* Exercise directions *
Convert the stretch of items from the line containing "Comparing the point" through the end of the items into a two-column CSV with the columns "query" and "reply". Give one row per item, put each field in double quotes with line breaks replaced by spaces, and leave out the pictures.
___ Extracted data ___
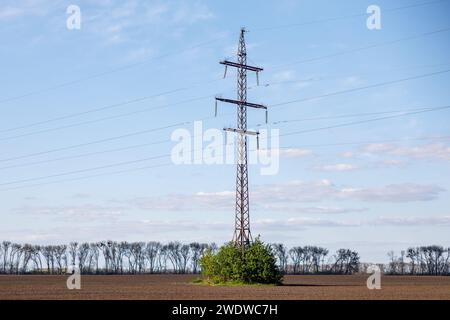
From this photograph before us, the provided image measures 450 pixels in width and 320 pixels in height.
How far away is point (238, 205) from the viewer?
8075cm

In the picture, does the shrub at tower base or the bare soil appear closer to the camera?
the bare soil

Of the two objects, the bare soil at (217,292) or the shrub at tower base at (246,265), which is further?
the shrub at tower base at (246,265)

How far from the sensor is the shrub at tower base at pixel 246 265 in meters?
91.8

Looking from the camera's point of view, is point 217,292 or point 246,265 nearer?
point 217,292

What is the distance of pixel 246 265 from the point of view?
92188 millimetres

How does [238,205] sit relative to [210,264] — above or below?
above

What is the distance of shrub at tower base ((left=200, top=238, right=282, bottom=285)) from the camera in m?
91.8

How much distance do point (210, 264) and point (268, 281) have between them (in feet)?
27.8
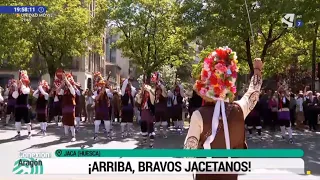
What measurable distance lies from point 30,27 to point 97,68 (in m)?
29.6

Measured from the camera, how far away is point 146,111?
474 inches

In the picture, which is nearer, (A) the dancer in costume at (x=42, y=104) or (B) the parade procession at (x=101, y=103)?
(B) the parade procession at (x=101, y=103)

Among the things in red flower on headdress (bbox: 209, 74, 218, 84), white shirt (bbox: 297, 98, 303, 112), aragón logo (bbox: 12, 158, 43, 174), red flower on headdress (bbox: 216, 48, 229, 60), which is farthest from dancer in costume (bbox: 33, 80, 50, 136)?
red flower on headdress (bbox: 209, 74, 218, 84)

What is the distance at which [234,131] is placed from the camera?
347 cm

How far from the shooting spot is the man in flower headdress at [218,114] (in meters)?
3.43

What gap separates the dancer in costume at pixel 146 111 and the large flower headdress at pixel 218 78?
8.41 m

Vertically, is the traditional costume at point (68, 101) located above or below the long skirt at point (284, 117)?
above

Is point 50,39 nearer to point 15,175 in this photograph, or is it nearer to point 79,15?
point 79,15

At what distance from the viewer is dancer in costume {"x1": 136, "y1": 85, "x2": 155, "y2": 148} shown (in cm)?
1208

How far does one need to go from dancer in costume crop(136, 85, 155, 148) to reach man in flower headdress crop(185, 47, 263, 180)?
8460 millimetres

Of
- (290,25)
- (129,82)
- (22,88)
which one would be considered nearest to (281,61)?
(290,25)

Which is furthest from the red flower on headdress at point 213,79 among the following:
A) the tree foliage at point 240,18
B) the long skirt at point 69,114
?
the tree foliage at point 240,18

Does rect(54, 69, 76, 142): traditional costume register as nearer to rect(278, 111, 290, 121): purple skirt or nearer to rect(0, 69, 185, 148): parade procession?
rect(0, 69, 185, 148): parade procession

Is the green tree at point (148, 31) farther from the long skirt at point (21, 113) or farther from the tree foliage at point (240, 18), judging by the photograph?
the long skirt at point (21, 113)
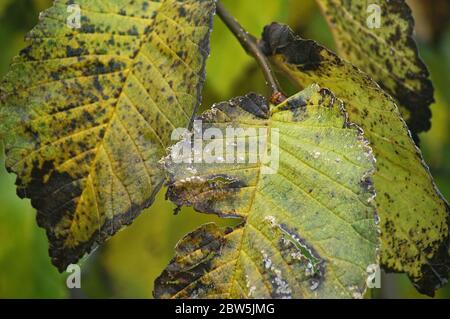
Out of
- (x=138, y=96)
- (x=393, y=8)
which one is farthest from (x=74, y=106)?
(x=393, y=8)

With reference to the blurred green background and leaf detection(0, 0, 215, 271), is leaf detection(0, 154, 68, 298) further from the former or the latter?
leaf detection(0, 0, 215, 271)

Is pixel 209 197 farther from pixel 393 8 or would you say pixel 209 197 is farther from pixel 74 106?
pixel 393 8

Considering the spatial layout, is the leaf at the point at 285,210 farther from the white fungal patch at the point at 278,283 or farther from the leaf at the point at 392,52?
the leaf at the point at 392,52

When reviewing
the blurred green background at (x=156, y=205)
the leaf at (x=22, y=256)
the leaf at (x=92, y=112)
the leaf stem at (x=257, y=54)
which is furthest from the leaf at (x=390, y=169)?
the leaf at (x=22, y=256)

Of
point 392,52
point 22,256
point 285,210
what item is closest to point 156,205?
point 22,256

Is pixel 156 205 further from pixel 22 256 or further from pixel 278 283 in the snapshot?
pixel 278 283
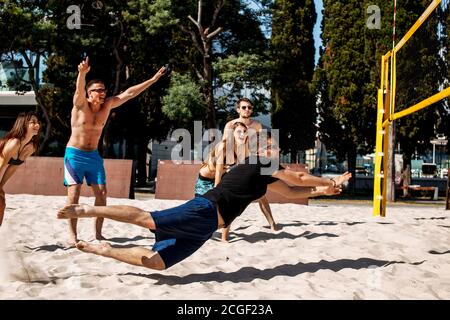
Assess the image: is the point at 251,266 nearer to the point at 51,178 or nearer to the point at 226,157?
the point at 226,157

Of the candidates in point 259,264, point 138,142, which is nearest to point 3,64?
point 138,142

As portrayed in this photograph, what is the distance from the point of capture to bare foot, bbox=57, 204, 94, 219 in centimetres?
359

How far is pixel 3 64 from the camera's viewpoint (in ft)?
76.9

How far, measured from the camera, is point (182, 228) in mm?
3959

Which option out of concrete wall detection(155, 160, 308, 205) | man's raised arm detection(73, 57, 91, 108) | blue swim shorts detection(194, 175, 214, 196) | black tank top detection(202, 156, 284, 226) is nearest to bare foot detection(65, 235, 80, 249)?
man's raised arm detection(73, 57, 91, 108)

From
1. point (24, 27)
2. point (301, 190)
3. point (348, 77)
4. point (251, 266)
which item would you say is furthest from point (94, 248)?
point (348, 77)

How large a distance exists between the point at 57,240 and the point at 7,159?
→ 104 centimetres

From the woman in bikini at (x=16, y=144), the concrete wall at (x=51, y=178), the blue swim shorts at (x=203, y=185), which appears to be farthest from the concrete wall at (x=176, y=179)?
the woman in bikini at (x=16, y=144)

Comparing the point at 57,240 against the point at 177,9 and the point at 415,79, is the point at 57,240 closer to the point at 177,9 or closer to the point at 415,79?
the point at 415,79

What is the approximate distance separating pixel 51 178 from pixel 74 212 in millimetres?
10556

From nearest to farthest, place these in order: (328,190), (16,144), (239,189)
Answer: (239,189) < (328,190) < (16,144)

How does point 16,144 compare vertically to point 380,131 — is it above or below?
below

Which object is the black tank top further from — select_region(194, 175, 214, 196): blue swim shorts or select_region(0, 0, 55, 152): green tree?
select_region(0, 0, 55, 152): green tree

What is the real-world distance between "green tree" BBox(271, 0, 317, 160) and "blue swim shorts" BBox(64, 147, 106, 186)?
1823cm
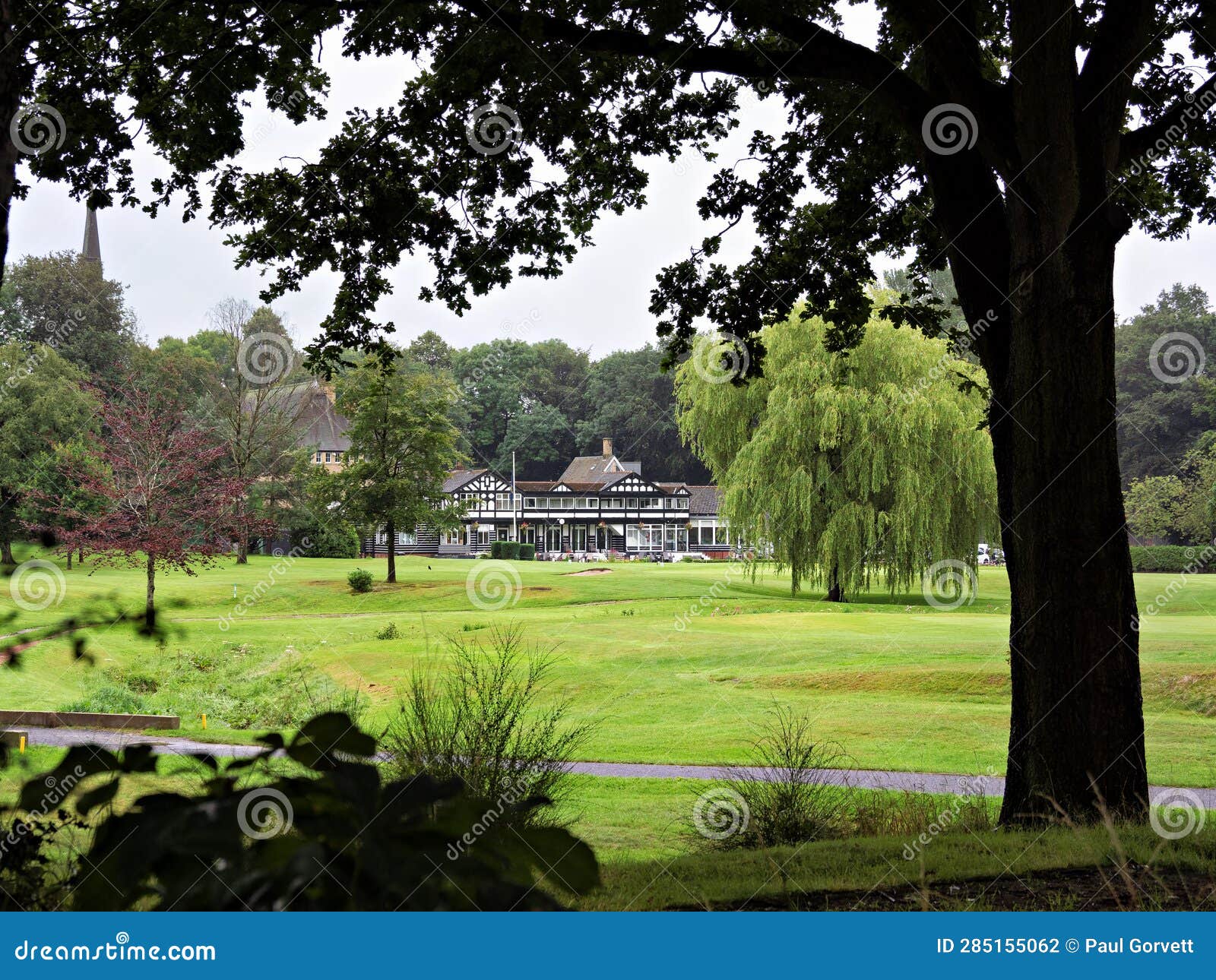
___
* Final result *
query,reply
"Comparing the point at 57,240 against the point at 177,9 and the point at 415,79, is the point at 57,240 closer to the point at 177,9 or closer to the point at 415,79?","the point at 415,79"
"What is the approximate distance separating pixel 51 178 from pixel 74 212 in millimetres?","10556"
"From nearest to farthest, place these in order: (328,190), (16,144), (239,189) Answer:","(239,189) < (328,190) < (16,144)"
"How does point 16,144 compare vertically to point 380,131 — is it above or below?","below"
"Which object is the black tank top further from — select_region(194, 175, 214, 196): blue swim shorts or select_region(0, 0, 55, 152): green tree?","select_region(0, 0, 55, 152): green tree"
"What is the real-world distance between ""green tree"" BBox(271, 0, 317, 160) and ""blue swim shorts"" BBox(64, 147, 106, 186)?","1823cm"